Cardinals and Seahawks don’t talk much when they meet; they let their play speak for them

TEMPE, Ariz. – CenturyLink Field is known as being one of the loudest stadiums in the NFL, if not the loudest. There’s always a lot of noise circling in that stadium, but not a lot of it is coming from the football surface.

Cardinals wide receiver Larry Fitzgerald isn’t a guy that talks a lot on the field, and, according to him, the Legion of Boom isn’t very chatty either.

“I don’t have much to say. I’m just trying to focus on the job,” Fitzgerald said. “Football’s hard enough, knowing what you’re doing, knowing your hots and sights, blocking the right guy, running the right routes, catching the ball, and then you start talking trash to the other guys, it’s just too much going on. Plus, it’s too loud to talk in there (CenturyLink Field) anyway. It’s so loud in there, you wouldn’t even be able to hear what he’s (Seattle cornerback Richard Sherman) saying.”

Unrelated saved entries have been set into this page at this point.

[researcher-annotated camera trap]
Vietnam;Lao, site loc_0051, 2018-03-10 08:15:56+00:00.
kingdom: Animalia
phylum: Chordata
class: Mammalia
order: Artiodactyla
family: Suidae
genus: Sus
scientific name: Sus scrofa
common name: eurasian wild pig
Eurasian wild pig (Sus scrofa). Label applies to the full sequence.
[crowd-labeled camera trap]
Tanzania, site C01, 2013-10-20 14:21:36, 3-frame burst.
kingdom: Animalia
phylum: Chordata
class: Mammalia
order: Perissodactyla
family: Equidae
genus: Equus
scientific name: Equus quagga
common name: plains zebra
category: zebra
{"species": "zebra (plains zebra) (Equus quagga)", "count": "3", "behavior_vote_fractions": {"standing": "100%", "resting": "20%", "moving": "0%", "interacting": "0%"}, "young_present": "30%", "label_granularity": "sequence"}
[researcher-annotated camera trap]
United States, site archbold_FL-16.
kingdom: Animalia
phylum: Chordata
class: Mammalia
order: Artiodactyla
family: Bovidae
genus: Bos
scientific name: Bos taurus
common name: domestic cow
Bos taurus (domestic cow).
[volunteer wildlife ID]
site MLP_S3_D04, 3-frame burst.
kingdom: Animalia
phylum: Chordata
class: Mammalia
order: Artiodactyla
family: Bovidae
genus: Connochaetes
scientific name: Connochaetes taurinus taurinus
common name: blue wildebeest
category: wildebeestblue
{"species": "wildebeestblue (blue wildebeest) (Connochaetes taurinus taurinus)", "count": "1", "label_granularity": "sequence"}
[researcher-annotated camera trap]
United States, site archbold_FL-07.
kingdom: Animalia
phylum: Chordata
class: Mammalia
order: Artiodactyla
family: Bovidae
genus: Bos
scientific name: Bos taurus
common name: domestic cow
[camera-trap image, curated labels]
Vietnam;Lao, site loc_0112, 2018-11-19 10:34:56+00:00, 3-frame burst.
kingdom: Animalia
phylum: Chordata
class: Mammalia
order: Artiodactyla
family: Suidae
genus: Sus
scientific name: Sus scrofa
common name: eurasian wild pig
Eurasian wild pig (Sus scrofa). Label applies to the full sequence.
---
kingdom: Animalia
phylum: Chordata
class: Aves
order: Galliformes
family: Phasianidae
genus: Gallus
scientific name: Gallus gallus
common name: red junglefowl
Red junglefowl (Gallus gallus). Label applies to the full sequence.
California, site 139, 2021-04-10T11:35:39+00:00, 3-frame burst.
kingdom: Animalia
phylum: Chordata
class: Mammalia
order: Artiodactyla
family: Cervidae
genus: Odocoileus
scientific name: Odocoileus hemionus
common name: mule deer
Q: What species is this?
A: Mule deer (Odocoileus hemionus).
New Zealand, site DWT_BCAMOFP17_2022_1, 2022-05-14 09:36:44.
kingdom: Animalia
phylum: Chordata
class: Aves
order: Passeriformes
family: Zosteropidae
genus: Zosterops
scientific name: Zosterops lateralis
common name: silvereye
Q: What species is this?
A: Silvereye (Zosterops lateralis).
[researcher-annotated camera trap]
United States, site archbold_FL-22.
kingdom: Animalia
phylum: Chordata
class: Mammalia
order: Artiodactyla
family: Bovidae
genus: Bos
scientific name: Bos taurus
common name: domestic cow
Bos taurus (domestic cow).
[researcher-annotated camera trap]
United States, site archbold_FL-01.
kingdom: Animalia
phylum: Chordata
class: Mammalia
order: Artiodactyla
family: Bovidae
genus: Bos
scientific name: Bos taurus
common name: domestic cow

It’s surprising to hear Fitzgerald say that Sherman and his secondary mates don’t chirp on the field a lot. Sherman seems like a guy that would constantly in the ear of whoever he’s covering, just letting his confidence and braggadocio shine when the ball’s hiked.

Fitzgerald says Sherman and his guys are the absolute opposite.

“No, none of those guys talk at all. They talk amongst each other, but they don’t talk to me at least. They don’t say anything,” Fitzgerald said.

The Cardinals and Seahawks know each other like the back of their hands. After all, they’re division rivals, and they see each other twice a season. If there were two teams that know each other’s tendencies, it’s Arizona and Seattle.

“They (Seahawks) haven’t changed at all. They still do basically the same things,” Fitzgerald said. “Everybody talks about it’s a team, but it comes down to individual matchups. They believe that their guys can play better individually than the teams they play against. They’ve always believed that. You look at the success they’ve had over the last few years, (and) I don’t know why you would change it.”

Something Seattle has changed is how Sherman is being set on the field. In the past, Sherman has stayed only on one side of the field, and he’s done a great job of shutting down whatever side he’s on in games. This season, defensive coordinator Kris Richard has put a twist on how his defense flows, as he’s moved Sherman around a lot; more than Fitzgerald has ever seen him move.

“He’s never ever moved sides,” Fitzgerald said. “He’s always stayed to our right, to their left. A few times he’s moved into the slot on certain down and distances, or (other) times in the game.”

Fitzgerald says Sherman can line up wherever he wants to on the field, and he’ll be just as effective there as he’d be in another spot on the field; he’s that good.

“When you’re as talented as he (Sherman) is, you can do pretty much anything you want,” Fitzgerald said. “(The) Legion of Boom is pretty special, (a) pretty talented group. Who would he follow though? We’re all pretty much the same. I haven’t had 1,000 yards (receiving) in three years, (so) I hope he doesn’t follow me; old grizzly, washed up veteran. He could follow Mike (Floyd) or something, maybe Smoke (John Brown).”

“He’s (Sherman) as good as they come,” Fitzgerald said. “Just in terms of his skill level and ability, and you couple that with his intelligence, he’s really, really special. (He’s) got great ball skills. He’s not afraid to tackle in the run game. He’s very active in the run game. (He’ll) come up and hit anybody. You really don’t see any holes in his game. You just try not to make many mistakes around him.”

With all that being said about Sherman, and the Legion of Boom, the Cardinals wide receivers aren’t backing away from this prime time challenge. Fitzgerald says they’re relishing the opportunity to go out on Sunday Night Football and show the world they’re a group that’s to be respected.

“Oh absolutely,” Fitzgerald said. “You hear about the Legion of Boom all the time, and to be able to have the chance to play against them, with our starting quarterback (Carson Palmer) especially, it’s a lot of fun. We have a lot of confidence in our skill guys.”

The key to dealing with the league’s second-ranked defense is to be patient. Seattle’s defense has a knack of luring their opponents away from what they planned on running, and right into a trap. By the time they figure out what’s going on, Sherman and the rest of the defense are snacking on their bones, so to speak.

“You have to be patient. You can’t allow them to dictate the tempo to you. You have to dictate it to them,” Fitzgerald said. “You think back a couple years, when we were able to go up there and have success (2013), we turned the football over multiple times (four), but at the end of the game, when it was down to the gritty, we were able to run the football (43 rushes for 139 yards). We were able to do it consistently and effectively. That’s the kind of effort it’s going to take for four quarters to beat a team that’s this talented.”